(WHAT YOU WILL DO):
a) In the data center passage, how many topics will be covered in sessions at Dell EMC World 2017?
b) Summarize the data center passage in two sentences.
c) Carry on the data center passage from the point where it stops.

While many of those applications might be deployed on a public cloud the truth is most of those applications are going to continue to be deployed on premise or in a managed hosting environment. The reasons for this are as old as IT itself. Performance sensitive applications need to run as close as possible to the point of consumption. Add in all the applications that can’t be run on shared infrastructure because of compliance and security concerns and it quickly becomes clear that IT organizations will be managing data centers for decades to come.

At the Dell EMC World 2017 conference this month in Las Vegas we’ll be unveiling not only new innovative approaches to inject agility into IT environments using hybrid cloud computing frameworks, we’ll also be highlighting advances in hyper-converged infrastructure that significantly reduce IT complexity. In all, over 500 topics will be addressed in sessions spanning highly-personalized experiences that include hands on labs, customer led case studies, roundtables, panel discussions and presentation-style sessions.

The real challenge facing IT organizations today is finding a way to manage both software and the underlying IT infrastructure that software depends on at a higher level of abstraction. To achieve that goal IT organizations are rapidly embracing IT infrastructure that allows them to build and deploy a software-defined data centers (SDDC). It’s already been proven the single fastest way to turn that SDDC vision into an everyday reality is to invest in pre-integrated converged and hyper-converged platforms such as the one developed by the Converged Platform System Group of Dell EMC that unify the management of compute, storage and networking. Simply put, it’s not possible to meet the demands of the business for digital business transformation without transitioning to a SDDC.

(DATA EXTRACTS):
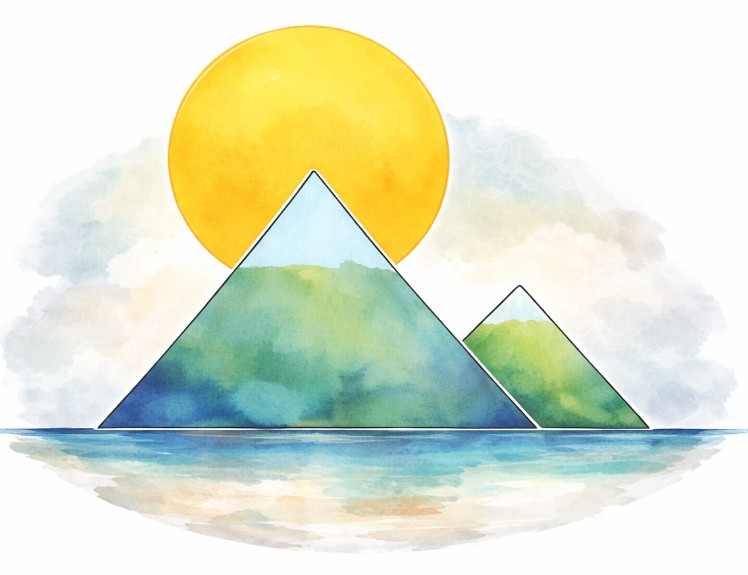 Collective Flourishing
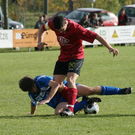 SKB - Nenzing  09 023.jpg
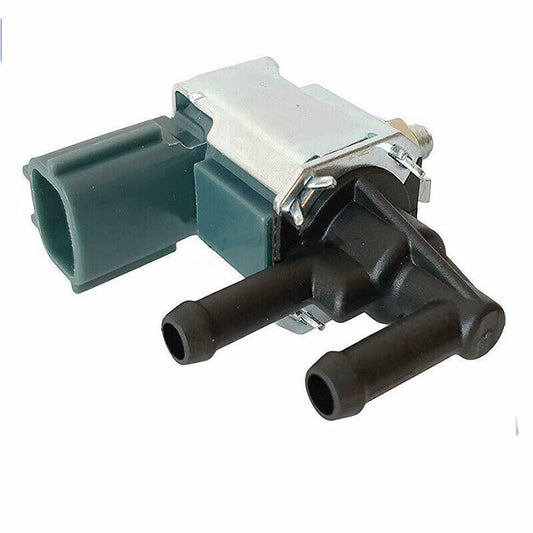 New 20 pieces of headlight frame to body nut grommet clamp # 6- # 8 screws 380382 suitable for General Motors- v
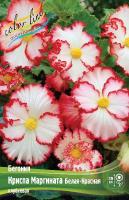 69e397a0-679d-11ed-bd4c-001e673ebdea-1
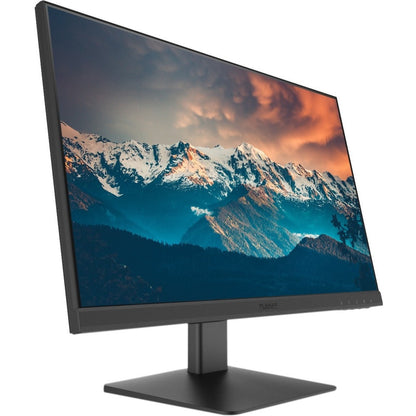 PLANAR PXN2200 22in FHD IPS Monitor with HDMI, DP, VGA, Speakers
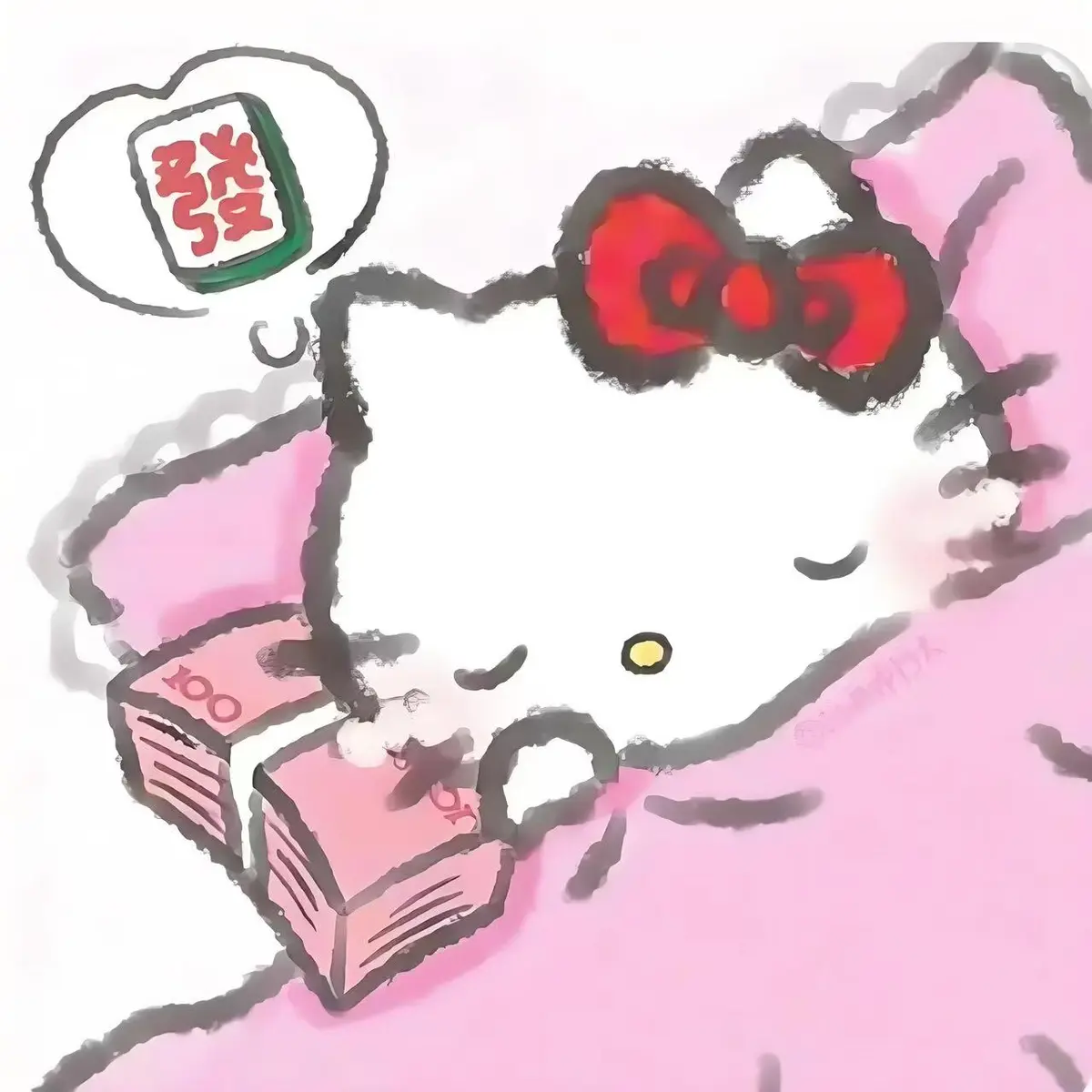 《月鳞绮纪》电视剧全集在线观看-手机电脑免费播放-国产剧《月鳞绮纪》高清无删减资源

* * *

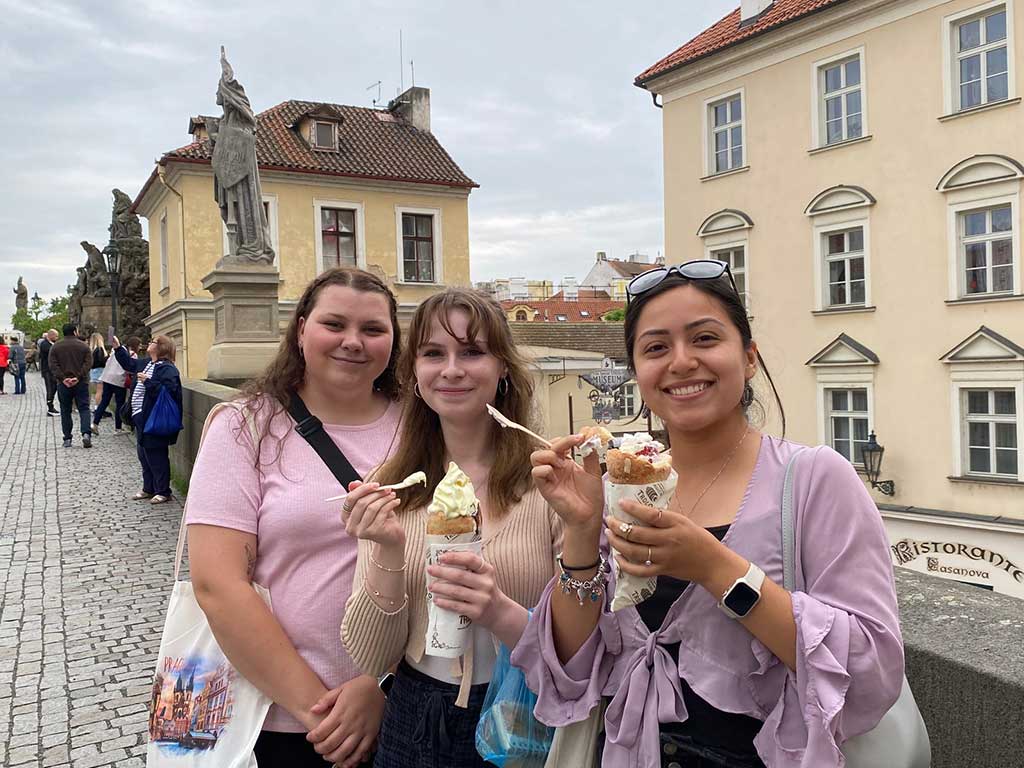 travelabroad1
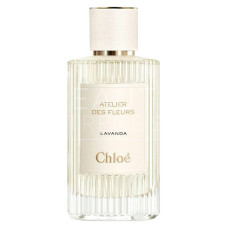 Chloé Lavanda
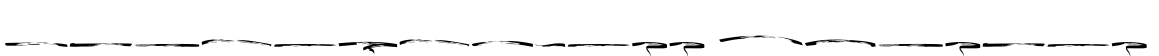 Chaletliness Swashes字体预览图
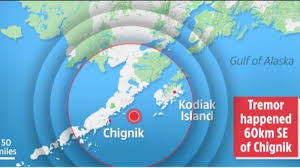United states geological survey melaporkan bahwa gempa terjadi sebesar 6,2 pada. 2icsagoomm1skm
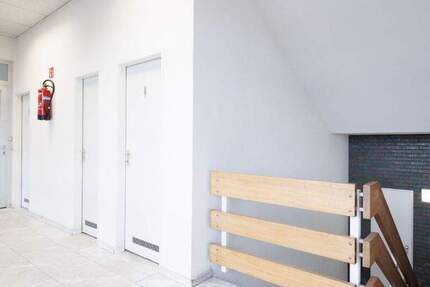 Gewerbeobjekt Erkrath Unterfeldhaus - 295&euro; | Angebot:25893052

--

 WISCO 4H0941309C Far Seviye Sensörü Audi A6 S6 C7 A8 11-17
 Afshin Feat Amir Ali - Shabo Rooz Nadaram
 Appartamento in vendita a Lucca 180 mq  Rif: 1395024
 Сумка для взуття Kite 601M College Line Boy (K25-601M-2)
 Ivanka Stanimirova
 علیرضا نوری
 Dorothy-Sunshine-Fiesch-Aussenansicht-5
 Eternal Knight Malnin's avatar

(ANSWERS FOR THIS EXERCISE):
a) Over 500 topics.

b) Most applications will keep running on premise or in managed hosting because of performance, compliance and security needs, so IT organizations will be managing data centers for decades. Their real challenge is managing software and infrastructure at a higher level of abstraction, which they are pursuing through software-defined data centers built on pre-integrated converged and hyper-converged platforms.

c)
What many business and IT leaders are not yet realizing is just how far they are starting to fall behind the digital business transformation curve. A new report from Enterprise Strategy Group (ESG) finds there is a direct correlation between organization that have modernized their IT environments and increased revenue. A full 96 percent of organizations that transformed their IT environments exceeded revenue targets in fiscal year 2016, which is more than twice the rate of organizations that still employ legacy IT infrastructure.

That same ESG study finds that organizations that have achieved greater IT Transformation maturity spend a significantly higher share of their budget on innovation. Transformed organizations allocate an incremental 12 percent of their annual IT spend to new projects and initiatives compared to organizations dependent on legacy infrastructure. At a time when 75 percent or more of IT budgets are dedicated to keeping legacy IT infrastructure running that extra 12 percent can be an innovation game changer.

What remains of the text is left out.